Reading passage:
START

Wilkinsburg Borough School Dist. v. Pennsylvania Human Relations Commission

Decision Date11 October 1972
Citation6 Pa.Cmwlth. 378,295 A.2d 609
PartiesWILKINSBURG BOROUGH SCHOOL DISTRICT and Charles W. Krepps, Jr., Superintendent, Appellants, v. PENNSYLVANIA HUMAN RELATIONS COMMISSION and Novella Nichols, Appellees.
CourtPennsylvania Commonwealth Court

Argued Sept. 7, 1972.

Henry G. Beamer, III, Metz, Cook, Hanna &amp Kelly, J. Donald Cook, Pittsburgh, for appellants.

Mark A. Senick, Asst. Counsel, Human Relations Comm., J. Shane Creamer, Atty. Gen., Pittsburgh, for appellees.

Before BOWMAN, President Judge, and CRUMLISH, Jr. KRAMER, WILKINSON, MENCER and ROGERS, JJ.

BOWMAN, President Judge.

This appeal is from an adjudication of the Pennsylvania Human Relations Commission which concluded that appellants, the Wilkinsburg Borough School District and its superintendent, had unlawfully discriminated against one of its teachers in violation of Section 5(a) of the Pennsylvania Human Relations Act [1] in subjecting said teacher to unfair and unequal terms and conditions of employment on account of her race and to an unlawfully discriminatory method of evaluation. The Commission's action resulted from a complaint filed by Novella J. Nichols, a temporary professional employee of the district employed in the fall of 1969 and whose employment by the district was terminated in May 1971.

After hearing, the Commission issued its adjudication in which it made seventeen findings of fact and five conclusions of law. Appellants contend that a number of the findings of fact and conclusions of law are without any support in the record or are not supported by substantial evidence. They also argue that the Commission acted arbitrarily and with bias contrary to minimum due process requirements for administrative agencies having quasi judicial powers, and finally that the Commission erred in not giving any weight to certain provisions of the Public School Code of 1949, Act of March 10, 1949, P.L. 30, concerning approval of curricular and teaching materials as relevant to the activity of Mrs Nichols which triggered the events leading to her reassignment and subsequent unsatisfactory performance rating.

END

Exercise task A:
Answer from the court opinion:
(i) Which section of the Pennsylvania Human Relations Act did the Commission find had been violated?
(ii) How many findings of fact did the Commission make in its adjudication?
(iii) On what date was the appeal argued?
Exercise task B:
Go on with the court opinion from the end of its last paragraph, keeping the same judicial style.
The records that follow come from a separate source and have no connection to the court opinion.

Records supplied:

START

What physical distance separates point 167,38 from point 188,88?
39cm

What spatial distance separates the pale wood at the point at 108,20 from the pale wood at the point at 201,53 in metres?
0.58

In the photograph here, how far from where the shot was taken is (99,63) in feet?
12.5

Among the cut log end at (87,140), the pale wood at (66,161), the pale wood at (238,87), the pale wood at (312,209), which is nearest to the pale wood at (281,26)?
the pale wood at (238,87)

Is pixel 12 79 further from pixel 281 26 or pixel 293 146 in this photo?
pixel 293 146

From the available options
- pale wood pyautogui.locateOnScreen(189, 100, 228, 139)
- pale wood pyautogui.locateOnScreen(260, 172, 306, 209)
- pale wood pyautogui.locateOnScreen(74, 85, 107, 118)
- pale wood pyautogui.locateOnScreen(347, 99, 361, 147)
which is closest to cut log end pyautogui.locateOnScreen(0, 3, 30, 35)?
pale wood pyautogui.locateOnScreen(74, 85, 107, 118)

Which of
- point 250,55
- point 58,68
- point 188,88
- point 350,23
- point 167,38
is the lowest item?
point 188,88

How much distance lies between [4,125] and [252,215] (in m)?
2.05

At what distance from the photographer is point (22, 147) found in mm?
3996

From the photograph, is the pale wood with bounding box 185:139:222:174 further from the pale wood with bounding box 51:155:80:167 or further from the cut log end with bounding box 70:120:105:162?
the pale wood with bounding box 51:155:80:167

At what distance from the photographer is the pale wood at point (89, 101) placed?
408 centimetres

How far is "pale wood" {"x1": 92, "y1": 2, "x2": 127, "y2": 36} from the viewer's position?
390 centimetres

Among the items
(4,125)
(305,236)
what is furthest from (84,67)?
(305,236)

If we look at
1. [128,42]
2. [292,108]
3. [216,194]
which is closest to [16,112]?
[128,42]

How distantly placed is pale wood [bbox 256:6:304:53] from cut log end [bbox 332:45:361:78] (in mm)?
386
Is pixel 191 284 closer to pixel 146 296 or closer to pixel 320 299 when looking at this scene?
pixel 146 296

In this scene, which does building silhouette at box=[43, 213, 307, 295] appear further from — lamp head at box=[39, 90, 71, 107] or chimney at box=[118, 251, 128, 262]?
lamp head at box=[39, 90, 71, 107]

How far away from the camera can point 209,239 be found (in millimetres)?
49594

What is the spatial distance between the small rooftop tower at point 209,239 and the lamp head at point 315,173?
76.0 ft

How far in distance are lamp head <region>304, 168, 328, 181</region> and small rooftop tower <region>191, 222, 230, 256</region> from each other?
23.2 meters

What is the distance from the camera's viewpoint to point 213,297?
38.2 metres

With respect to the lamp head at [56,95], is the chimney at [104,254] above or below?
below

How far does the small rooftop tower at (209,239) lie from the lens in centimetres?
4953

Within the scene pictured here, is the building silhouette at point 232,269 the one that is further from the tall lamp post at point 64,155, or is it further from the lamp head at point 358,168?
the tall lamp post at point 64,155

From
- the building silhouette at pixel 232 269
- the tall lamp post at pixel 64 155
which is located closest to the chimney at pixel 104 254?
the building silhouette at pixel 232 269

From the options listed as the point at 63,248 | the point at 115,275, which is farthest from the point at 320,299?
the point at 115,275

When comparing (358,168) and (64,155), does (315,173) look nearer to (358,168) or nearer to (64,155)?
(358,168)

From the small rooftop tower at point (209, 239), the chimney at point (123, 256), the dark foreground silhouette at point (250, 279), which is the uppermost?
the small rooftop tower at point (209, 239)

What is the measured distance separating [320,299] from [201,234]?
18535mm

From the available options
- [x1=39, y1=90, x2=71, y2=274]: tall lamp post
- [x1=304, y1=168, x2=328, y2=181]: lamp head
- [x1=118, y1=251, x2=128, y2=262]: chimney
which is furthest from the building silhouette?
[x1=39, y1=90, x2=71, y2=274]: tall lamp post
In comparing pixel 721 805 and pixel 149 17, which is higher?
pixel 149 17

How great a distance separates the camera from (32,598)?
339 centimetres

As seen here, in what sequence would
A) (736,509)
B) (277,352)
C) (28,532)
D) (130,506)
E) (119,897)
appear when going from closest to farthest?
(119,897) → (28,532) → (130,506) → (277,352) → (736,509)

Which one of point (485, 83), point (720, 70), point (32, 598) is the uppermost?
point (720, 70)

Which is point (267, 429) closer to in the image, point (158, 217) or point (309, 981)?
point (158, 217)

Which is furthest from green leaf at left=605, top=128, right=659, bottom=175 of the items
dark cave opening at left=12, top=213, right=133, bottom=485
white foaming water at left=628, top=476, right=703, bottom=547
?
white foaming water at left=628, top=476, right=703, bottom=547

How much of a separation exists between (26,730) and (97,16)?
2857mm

END

Expected output A:
(i) Section 5(a).
(ii) Seventeen.
(iii) Sept. 7, 1972.

Expected output B:
As this appeal comes before us under the provisions of the Administrative Agency Law [2] pursuant to Section 10 of the Pennsylvania Human Relations Act, our review is to determine whether the adjudication 'is in accordance with law' or whether 'any finding of fact made by the agency and necessary to support its adjudication is not supported by substantial evidence.' As stated in Pennsylvania Human Relations Commission v. Chester School District, 209 Pa.Super. 37, 224 A.2d 811 (1966), our scope of review is a limited one and the agency will be sustained unless its adjudication was based on facts or conclusions not supported by evidence or unless it has committed clear abuse of discretion, exceeded its power or based its conclusions upon erroneous interpretation of the law.

Consistent with the scope of our review we have carefully considered the record made before the Commission in relation to its findings of fact and conclusions of law.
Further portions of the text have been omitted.